Dataset excerpts:
-- Opening Marker --

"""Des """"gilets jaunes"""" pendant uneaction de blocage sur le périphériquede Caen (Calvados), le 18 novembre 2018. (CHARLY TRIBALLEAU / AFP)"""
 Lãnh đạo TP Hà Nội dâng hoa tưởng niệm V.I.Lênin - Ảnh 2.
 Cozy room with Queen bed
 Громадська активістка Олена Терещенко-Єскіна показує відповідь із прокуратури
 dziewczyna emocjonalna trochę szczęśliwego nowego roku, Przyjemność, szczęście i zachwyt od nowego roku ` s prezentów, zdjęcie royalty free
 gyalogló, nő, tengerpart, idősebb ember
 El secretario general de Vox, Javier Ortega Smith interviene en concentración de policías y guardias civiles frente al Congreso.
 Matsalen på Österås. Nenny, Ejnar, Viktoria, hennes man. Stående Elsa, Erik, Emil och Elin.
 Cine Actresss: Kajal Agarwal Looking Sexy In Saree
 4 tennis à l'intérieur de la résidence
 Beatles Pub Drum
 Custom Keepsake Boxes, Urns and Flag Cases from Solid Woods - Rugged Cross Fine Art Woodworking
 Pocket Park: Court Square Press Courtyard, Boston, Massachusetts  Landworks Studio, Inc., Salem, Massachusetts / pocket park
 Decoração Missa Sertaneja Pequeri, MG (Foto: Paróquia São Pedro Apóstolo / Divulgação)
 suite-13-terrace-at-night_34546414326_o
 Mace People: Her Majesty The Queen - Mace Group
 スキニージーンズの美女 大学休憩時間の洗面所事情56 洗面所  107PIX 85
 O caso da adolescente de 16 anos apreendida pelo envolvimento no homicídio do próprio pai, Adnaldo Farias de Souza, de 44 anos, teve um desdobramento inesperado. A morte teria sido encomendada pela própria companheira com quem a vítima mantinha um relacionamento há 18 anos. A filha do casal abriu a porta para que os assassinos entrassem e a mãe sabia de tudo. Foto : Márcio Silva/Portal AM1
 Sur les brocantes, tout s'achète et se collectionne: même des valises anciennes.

-- Closing Marker --

WHAT YOU NEED TO DO: Please go through the data above and copy each line containing the word "Foto".

OUTPUT FOR THIS TASK:
 Decoração Missa Sertaneja Pequeri, MG (Foto: Paróquia São Pedro Apóstolo / Divulgação)
 O caso da adolescente de 16 anos apreendida pelo envolvimento no homicídio do próprio pai, Adnaldo Farias de Souza, de 44 anos, teve um desdobramento inesperado. A morte teria sido encomendada pela própria companheira com quem a vítima mantinha um relacionamento há 18 anos. A filha do casal abriu a porta para que os assassinos entrassem e a mãe sabia de tudo. Foto : Márcio Silva/Portal AM1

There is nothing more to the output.